By AFP - Dec 21,2023 - Last updated at Dec 21,2023

People displaced by the conflict in Sudan gather outside a passport office in city of Gedaref as they attempt to get passports and exit visas after fleeing flee Wad Madani, the capital of Jazirah state on Wednesday (AFP photo)

GENEVA — The United Nations warned on Wednesday of widespread rights abuses amid fighting near the former Sudan safe haven of Wad Madani, with dozens of civilians reportedly killed, including in ethnically-motivated attacks.

The paramilitary Rapid Support Forces on Sunday set up a base near Wad Madani, where their offensive has sent thousands fleeing Sudan's second city and former aid hub, many of them already displaced.

"I am very alarmed by recurring reports of widespread abuses and violations of human rights in recent days amid fighting between the Sudan Armed Forces and the Rapid Support Forces in Wad Madani," UN rights chief Volker Turk said in a statement.

Turk also voiced concern at the "dire" humanitarian situation in the wider Al-Jezira State, which hosts nearly half a million internally displaced people. while at least 250,000 people had been displaced.

Since Sudan's war erupted on April 15 between army chief Abdel Fattah Al Burhan and his former deputy, RSF commander Mohamed Hamdan Daglo, the city of Wad Madani, 180 kilometres  south of Khartoum, became a haven for thousands of displaced people during the conflict.

The United Nations Office for the Coordination of Humanitarian Affairs (OCHA) said in a statement that the city's population had reached 700,000, after more than half a million people took shelter there, among them 270,000 who need humanitarian assistance.
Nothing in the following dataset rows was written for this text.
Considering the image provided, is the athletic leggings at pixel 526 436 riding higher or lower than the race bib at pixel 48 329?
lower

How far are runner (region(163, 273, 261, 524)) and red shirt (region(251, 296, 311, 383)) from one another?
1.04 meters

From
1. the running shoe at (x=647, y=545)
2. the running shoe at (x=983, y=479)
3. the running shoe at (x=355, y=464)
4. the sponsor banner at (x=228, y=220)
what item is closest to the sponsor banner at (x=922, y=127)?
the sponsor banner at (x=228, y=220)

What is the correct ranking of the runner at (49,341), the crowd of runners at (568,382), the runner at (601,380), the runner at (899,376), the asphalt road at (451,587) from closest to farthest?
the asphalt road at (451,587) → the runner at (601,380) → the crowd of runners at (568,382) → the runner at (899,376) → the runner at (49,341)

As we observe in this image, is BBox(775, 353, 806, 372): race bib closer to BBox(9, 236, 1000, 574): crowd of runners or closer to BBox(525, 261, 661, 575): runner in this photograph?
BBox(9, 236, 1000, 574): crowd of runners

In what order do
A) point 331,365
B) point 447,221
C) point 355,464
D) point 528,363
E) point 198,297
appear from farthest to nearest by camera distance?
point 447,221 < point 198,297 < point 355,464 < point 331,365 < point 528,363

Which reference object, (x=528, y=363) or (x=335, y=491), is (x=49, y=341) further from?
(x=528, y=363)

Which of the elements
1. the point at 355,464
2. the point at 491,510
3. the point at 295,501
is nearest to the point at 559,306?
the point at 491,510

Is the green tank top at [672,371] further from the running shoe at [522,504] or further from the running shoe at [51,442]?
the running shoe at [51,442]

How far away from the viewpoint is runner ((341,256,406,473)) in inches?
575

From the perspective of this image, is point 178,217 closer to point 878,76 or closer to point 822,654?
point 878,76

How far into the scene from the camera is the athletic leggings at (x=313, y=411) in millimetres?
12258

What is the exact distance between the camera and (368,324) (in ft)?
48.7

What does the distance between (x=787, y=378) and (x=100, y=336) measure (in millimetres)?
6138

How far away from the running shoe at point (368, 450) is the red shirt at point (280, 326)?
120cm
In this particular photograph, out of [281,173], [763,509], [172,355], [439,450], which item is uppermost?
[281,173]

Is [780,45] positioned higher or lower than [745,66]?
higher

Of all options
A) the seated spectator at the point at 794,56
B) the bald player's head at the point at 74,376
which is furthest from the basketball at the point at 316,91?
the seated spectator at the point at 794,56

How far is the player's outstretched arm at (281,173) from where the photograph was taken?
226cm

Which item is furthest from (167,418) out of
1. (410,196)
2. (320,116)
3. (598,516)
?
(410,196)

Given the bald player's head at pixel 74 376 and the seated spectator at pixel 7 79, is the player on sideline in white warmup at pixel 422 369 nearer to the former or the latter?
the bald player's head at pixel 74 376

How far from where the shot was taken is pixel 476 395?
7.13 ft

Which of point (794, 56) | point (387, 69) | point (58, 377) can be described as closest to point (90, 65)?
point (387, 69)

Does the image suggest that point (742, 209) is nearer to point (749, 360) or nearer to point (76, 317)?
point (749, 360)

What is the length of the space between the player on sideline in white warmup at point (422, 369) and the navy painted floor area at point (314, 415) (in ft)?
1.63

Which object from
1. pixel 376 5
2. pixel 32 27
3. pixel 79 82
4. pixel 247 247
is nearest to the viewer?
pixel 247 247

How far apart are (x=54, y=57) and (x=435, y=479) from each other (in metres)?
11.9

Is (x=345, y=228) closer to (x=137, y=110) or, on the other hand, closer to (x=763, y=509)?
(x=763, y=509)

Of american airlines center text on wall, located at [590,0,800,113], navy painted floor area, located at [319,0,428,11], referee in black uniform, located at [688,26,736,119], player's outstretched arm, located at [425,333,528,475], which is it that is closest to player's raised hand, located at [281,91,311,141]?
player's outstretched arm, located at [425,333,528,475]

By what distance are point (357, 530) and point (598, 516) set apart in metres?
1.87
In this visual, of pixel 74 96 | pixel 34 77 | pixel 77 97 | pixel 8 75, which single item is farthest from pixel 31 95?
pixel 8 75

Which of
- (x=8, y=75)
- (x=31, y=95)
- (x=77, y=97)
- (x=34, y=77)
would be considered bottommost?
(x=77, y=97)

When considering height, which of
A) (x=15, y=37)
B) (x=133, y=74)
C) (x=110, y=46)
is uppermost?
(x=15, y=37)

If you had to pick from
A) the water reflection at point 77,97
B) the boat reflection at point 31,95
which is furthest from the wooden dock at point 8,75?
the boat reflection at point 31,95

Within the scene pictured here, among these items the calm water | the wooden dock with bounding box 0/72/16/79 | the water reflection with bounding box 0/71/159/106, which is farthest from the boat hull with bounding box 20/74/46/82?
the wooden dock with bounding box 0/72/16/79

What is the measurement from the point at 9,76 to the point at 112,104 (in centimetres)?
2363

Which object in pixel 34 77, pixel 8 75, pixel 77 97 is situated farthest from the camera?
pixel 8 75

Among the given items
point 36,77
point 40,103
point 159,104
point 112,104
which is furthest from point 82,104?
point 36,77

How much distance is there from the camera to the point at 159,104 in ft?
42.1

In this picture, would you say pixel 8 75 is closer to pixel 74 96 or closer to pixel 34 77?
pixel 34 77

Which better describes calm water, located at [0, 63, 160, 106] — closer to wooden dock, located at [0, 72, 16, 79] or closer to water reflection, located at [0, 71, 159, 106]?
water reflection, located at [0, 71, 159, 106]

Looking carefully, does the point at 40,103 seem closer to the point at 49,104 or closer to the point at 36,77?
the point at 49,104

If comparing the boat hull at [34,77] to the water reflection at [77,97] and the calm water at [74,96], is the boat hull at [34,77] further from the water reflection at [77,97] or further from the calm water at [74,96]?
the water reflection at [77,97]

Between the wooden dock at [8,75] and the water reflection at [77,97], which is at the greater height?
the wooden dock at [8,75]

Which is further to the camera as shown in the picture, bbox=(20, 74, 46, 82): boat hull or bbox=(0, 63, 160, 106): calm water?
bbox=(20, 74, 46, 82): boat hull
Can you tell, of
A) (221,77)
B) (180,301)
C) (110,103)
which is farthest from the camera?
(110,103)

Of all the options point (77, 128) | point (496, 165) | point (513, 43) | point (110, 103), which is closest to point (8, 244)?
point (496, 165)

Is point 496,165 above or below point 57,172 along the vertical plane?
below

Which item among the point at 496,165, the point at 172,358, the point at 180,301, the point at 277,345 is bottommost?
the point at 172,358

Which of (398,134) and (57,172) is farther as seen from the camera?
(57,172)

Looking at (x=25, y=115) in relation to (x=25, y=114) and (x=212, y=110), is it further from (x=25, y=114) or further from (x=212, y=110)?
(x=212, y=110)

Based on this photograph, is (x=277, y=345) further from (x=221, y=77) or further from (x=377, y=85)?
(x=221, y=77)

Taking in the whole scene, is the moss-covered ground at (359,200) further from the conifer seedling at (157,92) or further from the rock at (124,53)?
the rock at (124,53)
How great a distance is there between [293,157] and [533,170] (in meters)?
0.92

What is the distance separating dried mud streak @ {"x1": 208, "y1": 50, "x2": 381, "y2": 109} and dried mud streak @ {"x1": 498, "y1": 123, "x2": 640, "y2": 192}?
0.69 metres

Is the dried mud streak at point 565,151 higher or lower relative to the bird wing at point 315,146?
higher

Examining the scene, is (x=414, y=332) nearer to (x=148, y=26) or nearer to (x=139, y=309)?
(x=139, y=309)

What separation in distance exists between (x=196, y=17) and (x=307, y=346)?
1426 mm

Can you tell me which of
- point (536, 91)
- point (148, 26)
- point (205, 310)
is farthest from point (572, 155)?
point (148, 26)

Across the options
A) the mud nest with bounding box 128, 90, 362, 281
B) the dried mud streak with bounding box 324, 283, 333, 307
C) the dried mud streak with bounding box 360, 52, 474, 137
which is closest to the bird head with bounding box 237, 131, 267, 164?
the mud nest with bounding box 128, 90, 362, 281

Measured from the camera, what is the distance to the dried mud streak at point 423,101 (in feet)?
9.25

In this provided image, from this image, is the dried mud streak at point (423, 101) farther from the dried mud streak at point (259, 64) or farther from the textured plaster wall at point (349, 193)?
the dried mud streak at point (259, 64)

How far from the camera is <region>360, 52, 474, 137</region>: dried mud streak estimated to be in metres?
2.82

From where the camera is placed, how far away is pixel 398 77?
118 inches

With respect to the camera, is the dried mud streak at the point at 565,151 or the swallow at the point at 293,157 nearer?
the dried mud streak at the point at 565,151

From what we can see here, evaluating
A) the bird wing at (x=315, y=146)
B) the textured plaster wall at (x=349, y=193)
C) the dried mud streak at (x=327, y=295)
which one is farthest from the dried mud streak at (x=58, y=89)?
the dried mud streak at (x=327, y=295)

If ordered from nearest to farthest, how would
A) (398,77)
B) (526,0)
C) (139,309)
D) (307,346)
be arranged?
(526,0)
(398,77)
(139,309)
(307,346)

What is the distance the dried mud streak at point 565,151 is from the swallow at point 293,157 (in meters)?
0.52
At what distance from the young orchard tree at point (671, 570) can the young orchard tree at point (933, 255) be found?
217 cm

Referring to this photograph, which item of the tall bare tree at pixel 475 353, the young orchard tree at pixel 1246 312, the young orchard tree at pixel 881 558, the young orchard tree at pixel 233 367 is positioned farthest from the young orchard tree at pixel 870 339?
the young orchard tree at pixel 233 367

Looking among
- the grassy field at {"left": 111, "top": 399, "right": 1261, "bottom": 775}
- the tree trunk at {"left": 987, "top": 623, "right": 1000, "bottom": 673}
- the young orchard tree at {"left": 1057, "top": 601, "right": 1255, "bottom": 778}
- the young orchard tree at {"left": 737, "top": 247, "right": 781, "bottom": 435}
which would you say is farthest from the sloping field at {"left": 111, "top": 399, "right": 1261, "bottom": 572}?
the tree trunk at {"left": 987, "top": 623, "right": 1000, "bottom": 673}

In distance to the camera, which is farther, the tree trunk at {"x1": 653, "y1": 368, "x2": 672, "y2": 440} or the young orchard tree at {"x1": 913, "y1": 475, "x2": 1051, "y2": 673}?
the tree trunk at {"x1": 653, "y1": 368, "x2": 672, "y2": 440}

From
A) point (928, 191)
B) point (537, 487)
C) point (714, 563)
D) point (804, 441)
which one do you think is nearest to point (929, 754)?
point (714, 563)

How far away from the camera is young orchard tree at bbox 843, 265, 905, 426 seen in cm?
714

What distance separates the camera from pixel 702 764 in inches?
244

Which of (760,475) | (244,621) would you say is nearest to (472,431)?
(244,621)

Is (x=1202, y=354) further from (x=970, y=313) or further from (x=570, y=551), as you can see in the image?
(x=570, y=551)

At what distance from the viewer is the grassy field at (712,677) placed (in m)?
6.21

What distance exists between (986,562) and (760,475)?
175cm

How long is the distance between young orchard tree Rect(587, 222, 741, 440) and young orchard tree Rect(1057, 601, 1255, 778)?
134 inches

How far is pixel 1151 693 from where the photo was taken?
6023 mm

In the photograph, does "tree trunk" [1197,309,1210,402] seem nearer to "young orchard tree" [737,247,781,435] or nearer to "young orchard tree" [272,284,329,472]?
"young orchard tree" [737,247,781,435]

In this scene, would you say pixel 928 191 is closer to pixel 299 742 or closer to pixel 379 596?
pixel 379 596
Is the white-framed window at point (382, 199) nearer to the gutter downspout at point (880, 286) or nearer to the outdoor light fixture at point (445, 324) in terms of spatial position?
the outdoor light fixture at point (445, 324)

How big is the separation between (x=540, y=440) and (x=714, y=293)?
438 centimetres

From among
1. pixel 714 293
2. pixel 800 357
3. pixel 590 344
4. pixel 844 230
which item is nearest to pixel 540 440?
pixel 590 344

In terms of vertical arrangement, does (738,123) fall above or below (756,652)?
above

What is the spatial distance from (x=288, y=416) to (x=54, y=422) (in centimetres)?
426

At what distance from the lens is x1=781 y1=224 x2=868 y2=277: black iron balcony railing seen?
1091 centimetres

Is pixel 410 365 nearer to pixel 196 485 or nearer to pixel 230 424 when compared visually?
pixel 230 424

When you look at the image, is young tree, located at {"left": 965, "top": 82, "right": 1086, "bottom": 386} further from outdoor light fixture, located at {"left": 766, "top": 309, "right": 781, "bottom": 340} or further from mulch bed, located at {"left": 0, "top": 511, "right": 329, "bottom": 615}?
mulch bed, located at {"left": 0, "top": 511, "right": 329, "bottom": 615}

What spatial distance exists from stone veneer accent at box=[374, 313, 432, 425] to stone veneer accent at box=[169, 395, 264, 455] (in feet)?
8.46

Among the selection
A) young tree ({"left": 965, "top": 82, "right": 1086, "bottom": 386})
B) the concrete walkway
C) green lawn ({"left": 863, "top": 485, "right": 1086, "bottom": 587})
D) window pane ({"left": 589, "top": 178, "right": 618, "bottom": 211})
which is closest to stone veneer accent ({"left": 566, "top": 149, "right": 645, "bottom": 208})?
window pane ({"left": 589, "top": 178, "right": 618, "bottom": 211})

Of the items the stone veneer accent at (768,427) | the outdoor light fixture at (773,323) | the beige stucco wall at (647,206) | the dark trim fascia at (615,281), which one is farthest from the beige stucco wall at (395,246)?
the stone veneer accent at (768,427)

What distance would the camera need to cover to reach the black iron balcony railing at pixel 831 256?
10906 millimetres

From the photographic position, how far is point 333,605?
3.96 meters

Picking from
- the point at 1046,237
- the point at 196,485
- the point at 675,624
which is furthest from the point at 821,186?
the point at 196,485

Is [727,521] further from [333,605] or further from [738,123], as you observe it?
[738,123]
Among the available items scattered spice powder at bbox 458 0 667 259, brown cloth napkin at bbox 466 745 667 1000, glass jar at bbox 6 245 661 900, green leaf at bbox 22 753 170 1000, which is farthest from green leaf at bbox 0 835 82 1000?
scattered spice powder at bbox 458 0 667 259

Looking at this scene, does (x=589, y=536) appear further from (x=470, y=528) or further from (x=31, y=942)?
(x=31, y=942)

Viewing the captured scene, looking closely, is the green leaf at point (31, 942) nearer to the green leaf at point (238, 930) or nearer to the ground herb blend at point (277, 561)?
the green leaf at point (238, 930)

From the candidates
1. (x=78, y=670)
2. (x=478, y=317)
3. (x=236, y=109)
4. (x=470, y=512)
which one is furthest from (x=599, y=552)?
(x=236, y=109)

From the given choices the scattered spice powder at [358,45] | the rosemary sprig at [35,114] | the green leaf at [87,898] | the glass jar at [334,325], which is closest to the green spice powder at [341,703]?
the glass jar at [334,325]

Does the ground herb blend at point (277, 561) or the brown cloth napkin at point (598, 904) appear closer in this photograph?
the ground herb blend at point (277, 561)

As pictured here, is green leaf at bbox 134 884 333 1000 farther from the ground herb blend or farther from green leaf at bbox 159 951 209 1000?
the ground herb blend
“Reports indicate that dozens of civilians including medical personnel were killed and many more injured in Wadi Madani between 15 and 19 December,” Turk said.

“Some of the attacks were allegedly ethnically motivated.”

Turk also pointed to reports of mutilations and looting, and an attack on a hospital.

Dozens of people had also reportedly been detained by both sides, “including some on the basis of their ethnic and tribal affiliations”, he said.

“Once again, I urge... the SAF and the RSF to respect international humanitarian and human rights law,” Turk said.

He insisted that both parties “must protect civilians and civilian objects. Attacks targeting civilians, including specifically protected persons like medical personnel, as well as civilian objects, including hospitals, are prohibited”.

“They must also protect humanitarian workers and human rights defenders, whose work is especially important in critical circumstances such as these, and ensure civilians have necessary access to much-needed humanitarian assistance,” he said.